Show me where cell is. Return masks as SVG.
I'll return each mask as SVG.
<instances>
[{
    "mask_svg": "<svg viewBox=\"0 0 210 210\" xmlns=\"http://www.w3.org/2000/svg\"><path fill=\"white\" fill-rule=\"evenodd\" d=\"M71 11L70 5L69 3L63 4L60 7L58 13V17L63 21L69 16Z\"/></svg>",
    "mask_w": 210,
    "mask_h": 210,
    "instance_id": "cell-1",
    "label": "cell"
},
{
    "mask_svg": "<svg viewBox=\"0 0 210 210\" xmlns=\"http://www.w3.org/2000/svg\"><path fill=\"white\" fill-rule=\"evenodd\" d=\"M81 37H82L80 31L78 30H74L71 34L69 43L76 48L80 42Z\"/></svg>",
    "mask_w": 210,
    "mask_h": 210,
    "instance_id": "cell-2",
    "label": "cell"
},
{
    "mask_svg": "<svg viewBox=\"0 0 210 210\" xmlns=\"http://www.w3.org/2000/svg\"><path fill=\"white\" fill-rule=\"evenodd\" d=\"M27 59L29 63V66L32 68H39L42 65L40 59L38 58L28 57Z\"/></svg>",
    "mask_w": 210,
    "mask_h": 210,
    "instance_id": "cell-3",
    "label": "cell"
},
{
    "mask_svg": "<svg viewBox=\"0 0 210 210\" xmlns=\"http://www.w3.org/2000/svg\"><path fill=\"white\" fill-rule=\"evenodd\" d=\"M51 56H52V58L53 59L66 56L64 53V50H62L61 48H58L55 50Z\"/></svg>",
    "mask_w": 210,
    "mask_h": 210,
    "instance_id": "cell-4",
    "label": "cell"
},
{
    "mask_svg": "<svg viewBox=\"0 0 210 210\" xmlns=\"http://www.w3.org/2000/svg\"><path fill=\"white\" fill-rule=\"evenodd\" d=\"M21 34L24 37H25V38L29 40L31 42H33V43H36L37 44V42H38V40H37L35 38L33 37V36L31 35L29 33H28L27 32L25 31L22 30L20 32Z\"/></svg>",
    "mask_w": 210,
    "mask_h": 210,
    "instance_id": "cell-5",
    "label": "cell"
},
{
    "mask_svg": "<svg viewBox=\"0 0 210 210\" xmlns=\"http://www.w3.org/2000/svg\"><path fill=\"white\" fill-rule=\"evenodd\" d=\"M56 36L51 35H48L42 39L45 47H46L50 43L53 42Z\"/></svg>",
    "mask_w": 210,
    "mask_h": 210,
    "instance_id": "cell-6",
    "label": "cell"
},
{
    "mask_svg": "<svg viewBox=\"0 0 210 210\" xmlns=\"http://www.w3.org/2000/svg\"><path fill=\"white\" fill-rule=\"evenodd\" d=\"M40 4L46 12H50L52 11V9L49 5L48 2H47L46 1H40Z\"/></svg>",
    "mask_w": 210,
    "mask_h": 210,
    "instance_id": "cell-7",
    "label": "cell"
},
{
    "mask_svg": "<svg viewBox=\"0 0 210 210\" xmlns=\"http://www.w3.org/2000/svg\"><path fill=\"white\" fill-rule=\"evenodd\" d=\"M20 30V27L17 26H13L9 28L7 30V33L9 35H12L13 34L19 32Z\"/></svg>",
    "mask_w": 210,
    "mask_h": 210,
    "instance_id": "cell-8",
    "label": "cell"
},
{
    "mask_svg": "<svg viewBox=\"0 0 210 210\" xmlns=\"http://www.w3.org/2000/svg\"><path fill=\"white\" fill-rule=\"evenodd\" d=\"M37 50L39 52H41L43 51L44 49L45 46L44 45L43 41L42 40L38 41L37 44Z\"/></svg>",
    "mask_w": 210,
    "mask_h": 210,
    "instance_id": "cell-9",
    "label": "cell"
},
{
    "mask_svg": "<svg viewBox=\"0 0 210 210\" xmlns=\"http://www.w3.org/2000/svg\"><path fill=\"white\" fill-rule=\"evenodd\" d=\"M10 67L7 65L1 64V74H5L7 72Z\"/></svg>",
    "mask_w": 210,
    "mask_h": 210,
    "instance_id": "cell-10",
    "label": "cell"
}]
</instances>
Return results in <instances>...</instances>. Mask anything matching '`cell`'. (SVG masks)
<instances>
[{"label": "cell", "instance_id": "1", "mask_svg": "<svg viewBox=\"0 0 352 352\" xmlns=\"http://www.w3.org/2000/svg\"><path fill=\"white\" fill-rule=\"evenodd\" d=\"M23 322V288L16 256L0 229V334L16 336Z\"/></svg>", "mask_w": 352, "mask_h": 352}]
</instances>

__PROBLEM TO SOLVE__
Determine how many lines of the records above contain the string "masks", matching case exactly, and reply with that number alone.

__THE REPLY__
2